■ Work to be completed ■
Only the lines starting at the one that contains "Here are your" and running to the end should be repeated, exactly as written.
-----
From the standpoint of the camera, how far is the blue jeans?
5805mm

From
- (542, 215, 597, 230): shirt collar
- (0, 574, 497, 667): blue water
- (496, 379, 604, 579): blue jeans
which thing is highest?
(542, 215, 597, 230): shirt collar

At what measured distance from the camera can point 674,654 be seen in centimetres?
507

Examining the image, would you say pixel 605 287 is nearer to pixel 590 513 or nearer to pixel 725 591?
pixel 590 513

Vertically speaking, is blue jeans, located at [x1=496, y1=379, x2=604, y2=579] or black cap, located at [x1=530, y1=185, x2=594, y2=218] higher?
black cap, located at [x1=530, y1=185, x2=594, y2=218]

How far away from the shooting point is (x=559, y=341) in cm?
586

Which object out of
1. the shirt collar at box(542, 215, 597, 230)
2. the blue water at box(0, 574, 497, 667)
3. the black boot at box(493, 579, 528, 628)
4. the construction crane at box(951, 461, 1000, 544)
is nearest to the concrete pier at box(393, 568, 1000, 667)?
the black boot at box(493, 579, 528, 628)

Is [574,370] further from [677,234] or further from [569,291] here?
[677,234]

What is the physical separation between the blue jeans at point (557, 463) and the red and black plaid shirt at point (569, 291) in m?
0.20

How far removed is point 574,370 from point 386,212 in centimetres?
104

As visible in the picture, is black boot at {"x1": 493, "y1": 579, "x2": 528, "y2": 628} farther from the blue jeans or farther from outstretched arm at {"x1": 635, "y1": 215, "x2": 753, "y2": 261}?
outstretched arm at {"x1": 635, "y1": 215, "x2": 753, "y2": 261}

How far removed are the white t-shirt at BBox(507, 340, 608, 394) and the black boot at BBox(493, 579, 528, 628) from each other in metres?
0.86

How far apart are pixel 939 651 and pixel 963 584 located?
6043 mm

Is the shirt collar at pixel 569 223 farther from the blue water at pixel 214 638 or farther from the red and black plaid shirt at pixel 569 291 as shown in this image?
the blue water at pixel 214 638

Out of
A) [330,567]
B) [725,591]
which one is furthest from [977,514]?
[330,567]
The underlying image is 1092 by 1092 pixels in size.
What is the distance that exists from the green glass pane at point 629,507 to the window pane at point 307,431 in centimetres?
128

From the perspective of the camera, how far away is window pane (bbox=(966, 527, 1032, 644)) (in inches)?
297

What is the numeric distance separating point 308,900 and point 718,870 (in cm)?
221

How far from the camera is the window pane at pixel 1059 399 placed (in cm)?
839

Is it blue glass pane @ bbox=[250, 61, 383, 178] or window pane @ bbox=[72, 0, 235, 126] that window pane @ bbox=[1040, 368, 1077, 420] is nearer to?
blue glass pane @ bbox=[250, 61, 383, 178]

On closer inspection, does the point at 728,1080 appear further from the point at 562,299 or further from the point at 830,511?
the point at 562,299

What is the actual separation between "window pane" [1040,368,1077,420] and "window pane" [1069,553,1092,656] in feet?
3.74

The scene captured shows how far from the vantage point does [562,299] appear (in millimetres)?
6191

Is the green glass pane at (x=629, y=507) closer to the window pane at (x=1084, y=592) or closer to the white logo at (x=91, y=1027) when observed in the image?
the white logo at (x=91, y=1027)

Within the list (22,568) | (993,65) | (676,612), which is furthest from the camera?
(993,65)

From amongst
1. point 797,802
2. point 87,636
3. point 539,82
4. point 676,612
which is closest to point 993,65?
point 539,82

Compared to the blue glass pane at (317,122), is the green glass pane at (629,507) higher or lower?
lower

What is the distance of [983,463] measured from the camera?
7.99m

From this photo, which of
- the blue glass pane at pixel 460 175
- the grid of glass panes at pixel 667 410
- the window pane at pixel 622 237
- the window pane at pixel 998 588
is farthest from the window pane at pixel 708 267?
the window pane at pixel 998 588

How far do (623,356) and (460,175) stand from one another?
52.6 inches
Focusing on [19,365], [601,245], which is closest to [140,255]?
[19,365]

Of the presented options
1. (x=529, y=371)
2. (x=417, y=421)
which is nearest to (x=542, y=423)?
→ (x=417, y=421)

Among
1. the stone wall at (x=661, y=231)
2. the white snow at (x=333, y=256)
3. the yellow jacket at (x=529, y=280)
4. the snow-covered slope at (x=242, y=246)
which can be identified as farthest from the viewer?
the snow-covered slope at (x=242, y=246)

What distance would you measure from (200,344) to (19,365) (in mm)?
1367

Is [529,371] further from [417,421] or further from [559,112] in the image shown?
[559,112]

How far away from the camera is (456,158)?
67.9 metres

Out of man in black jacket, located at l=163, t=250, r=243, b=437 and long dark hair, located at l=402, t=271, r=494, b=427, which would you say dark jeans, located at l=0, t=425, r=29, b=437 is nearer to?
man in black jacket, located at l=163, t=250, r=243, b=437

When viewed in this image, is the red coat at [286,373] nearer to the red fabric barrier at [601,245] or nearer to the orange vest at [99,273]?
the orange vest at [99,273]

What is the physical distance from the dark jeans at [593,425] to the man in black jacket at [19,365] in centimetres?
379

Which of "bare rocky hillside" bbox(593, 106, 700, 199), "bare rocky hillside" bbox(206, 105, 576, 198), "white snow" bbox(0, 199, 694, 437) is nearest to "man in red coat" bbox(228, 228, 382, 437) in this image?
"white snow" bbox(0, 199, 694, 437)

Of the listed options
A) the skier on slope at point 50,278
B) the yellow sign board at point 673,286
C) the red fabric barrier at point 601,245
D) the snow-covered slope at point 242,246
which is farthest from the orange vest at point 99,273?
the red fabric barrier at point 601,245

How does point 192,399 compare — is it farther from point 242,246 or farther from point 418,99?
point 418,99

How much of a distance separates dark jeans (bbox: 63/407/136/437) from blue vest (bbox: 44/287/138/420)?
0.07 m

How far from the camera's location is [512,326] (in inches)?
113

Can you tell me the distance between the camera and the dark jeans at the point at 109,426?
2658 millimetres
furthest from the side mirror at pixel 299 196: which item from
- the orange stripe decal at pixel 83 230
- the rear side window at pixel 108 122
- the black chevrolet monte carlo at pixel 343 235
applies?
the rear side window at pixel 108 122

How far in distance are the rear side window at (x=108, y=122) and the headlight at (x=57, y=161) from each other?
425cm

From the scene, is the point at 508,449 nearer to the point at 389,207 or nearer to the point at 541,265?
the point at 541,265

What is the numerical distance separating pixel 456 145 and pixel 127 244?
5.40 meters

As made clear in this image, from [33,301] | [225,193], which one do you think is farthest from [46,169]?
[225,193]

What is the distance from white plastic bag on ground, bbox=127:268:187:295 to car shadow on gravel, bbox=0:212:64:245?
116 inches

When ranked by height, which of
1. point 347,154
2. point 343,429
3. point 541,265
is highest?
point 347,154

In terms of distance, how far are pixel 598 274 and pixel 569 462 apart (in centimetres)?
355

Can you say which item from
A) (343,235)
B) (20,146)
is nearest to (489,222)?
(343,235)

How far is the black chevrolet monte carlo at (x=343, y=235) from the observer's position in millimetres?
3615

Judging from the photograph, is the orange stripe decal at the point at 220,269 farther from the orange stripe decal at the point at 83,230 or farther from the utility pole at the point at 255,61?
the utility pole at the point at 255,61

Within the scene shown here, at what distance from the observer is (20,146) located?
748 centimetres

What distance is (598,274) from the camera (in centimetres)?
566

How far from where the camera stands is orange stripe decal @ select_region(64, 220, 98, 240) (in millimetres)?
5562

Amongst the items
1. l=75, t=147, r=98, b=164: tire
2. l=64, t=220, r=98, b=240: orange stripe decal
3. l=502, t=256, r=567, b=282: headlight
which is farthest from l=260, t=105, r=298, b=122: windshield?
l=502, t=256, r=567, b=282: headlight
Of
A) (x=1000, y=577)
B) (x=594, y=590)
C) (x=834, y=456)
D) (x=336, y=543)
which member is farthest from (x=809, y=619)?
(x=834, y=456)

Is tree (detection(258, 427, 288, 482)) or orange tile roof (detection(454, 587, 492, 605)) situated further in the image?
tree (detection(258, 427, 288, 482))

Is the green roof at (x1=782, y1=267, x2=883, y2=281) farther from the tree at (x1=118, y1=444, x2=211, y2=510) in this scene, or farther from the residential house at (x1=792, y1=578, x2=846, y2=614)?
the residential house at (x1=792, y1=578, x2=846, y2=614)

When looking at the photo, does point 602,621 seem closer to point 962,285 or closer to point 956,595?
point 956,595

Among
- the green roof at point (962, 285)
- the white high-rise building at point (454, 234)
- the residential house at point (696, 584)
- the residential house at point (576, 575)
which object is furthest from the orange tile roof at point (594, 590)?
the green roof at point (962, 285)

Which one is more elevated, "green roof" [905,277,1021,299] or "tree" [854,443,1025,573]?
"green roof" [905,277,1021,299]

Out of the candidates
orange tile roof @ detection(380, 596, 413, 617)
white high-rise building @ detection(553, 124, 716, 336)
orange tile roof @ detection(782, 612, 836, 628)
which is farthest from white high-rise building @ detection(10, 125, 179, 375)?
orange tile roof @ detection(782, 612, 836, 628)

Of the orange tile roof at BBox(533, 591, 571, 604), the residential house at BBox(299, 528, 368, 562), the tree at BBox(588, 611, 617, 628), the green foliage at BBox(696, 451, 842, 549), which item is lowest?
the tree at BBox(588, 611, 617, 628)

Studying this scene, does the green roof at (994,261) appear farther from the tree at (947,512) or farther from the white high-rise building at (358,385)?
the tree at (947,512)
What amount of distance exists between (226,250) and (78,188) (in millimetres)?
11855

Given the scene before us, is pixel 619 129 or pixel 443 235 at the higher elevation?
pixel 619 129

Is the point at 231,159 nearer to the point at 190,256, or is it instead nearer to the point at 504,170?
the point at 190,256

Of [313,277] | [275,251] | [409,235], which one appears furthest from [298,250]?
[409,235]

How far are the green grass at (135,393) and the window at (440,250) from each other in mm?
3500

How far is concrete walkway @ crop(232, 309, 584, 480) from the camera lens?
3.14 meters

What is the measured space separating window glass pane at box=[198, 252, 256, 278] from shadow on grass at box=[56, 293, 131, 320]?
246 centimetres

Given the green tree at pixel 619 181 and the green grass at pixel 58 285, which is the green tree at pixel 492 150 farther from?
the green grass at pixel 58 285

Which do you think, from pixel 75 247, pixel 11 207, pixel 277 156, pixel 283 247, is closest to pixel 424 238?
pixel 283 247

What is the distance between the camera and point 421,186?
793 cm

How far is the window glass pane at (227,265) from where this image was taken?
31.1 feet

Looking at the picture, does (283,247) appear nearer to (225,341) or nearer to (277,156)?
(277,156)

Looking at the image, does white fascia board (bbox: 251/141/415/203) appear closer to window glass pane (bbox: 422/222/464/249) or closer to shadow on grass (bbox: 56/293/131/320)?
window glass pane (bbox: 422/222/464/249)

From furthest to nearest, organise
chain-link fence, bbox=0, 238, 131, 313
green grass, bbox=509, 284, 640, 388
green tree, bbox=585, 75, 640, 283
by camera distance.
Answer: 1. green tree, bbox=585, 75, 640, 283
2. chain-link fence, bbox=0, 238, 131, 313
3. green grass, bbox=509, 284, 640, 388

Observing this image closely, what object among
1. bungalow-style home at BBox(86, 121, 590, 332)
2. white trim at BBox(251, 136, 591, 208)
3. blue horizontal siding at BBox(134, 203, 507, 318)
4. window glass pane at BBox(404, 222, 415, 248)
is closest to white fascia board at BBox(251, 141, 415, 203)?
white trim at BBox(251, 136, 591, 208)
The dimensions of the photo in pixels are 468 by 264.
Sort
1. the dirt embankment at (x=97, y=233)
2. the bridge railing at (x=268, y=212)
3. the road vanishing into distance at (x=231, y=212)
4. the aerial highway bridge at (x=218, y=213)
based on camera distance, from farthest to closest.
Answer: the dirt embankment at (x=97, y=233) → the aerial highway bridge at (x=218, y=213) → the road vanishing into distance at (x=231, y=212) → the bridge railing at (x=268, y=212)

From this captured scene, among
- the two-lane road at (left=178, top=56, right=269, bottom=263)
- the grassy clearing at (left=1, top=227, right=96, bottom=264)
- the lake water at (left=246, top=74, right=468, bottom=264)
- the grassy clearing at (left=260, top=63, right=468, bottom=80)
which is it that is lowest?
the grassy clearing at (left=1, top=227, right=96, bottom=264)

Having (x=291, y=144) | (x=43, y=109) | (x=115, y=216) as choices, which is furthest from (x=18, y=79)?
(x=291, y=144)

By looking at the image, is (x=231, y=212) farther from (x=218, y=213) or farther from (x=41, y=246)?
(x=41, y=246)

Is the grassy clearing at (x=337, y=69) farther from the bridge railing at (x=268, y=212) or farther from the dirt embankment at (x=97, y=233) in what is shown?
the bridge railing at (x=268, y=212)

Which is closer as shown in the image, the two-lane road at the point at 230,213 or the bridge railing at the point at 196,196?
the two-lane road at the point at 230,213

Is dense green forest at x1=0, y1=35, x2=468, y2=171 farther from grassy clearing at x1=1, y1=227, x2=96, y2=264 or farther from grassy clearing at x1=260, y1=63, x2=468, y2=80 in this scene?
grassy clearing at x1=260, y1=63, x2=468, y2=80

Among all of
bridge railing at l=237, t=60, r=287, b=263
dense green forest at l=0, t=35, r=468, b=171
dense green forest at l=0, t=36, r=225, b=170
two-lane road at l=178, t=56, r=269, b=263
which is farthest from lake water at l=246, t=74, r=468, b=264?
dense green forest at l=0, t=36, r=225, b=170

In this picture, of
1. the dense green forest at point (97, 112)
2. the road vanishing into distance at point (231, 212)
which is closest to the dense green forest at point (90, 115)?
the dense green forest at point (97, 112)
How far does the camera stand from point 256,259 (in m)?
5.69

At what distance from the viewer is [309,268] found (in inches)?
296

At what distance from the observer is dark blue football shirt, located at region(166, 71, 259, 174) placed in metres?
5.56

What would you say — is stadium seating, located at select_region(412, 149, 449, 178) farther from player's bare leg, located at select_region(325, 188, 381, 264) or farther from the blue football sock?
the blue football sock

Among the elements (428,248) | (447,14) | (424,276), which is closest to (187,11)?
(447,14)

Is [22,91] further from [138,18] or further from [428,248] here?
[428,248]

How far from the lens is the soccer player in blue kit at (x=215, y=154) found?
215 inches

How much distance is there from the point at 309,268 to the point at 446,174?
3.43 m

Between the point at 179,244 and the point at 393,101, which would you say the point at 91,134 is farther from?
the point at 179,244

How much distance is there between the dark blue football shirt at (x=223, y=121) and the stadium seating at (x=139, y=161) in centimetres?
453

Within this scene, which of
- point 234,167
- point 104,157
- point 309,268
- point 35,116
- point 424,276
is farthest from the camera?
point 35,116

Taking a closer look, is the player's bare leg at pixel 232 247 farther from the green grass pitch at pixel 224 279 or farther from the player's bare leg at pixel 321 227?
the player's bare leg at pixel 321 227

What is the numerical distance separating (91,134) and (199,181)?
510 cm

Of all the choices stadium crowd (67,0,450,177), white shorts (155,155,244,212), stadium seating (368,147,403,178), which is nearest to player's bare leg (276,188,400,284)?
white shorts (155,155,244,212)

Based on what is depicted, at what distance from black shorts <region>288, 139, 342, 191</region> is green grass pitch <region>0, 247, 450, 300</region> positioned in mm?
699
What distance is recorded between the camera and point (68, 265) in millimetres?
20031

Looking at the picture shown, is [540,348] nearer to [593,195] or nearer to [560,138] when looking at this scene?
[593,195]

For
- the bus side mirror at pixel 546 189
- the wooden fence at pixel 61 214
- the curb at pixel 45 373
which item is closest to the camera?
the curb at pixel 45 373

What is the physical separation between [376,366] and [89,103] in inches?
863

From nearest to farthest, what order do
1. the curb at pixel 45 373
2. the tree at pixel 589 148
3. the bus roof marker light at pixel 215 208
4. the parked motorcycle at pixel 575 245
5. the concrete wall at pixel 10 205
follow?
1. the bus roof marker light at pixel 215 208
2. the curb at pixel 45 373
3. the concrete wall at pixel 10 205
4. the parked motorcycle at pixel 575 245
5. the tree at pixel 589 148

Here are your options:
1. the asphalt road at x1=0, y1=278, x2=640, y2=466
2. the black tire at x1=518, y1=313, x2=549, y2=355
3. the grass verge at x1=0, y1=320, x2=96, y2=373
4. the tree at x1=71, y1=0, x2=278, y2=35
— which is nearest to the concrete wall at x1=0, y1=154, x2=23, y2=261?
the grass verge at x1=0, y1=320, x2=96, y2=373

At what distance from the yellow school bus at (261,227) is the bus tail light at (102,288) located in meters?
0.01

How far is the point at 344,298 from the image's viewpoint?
-----
■ Problem solution ■
Here are your options:
1. the asphalt road at x1=0, y1=278, x2=640, y2=466
2. the black tire at x1=518, y1=313, x2=549, y2=355
3. the grass verge at x1=0, y1=320, x2=96, y2=373
4. the tree at x1=71, y1=0, x2=278, y2=35
— which is nearest to the concrete wall at x1=0, y1=154, x2=23, y2=261?
the grass verge at x1=0, y1=320, x2=96, y2=373

At what distance from the yellow school bus at (261,227) is the bus tail light at (102,288) located in meters?
0.01

How far is the point at 344,298 from the image's viewpoint?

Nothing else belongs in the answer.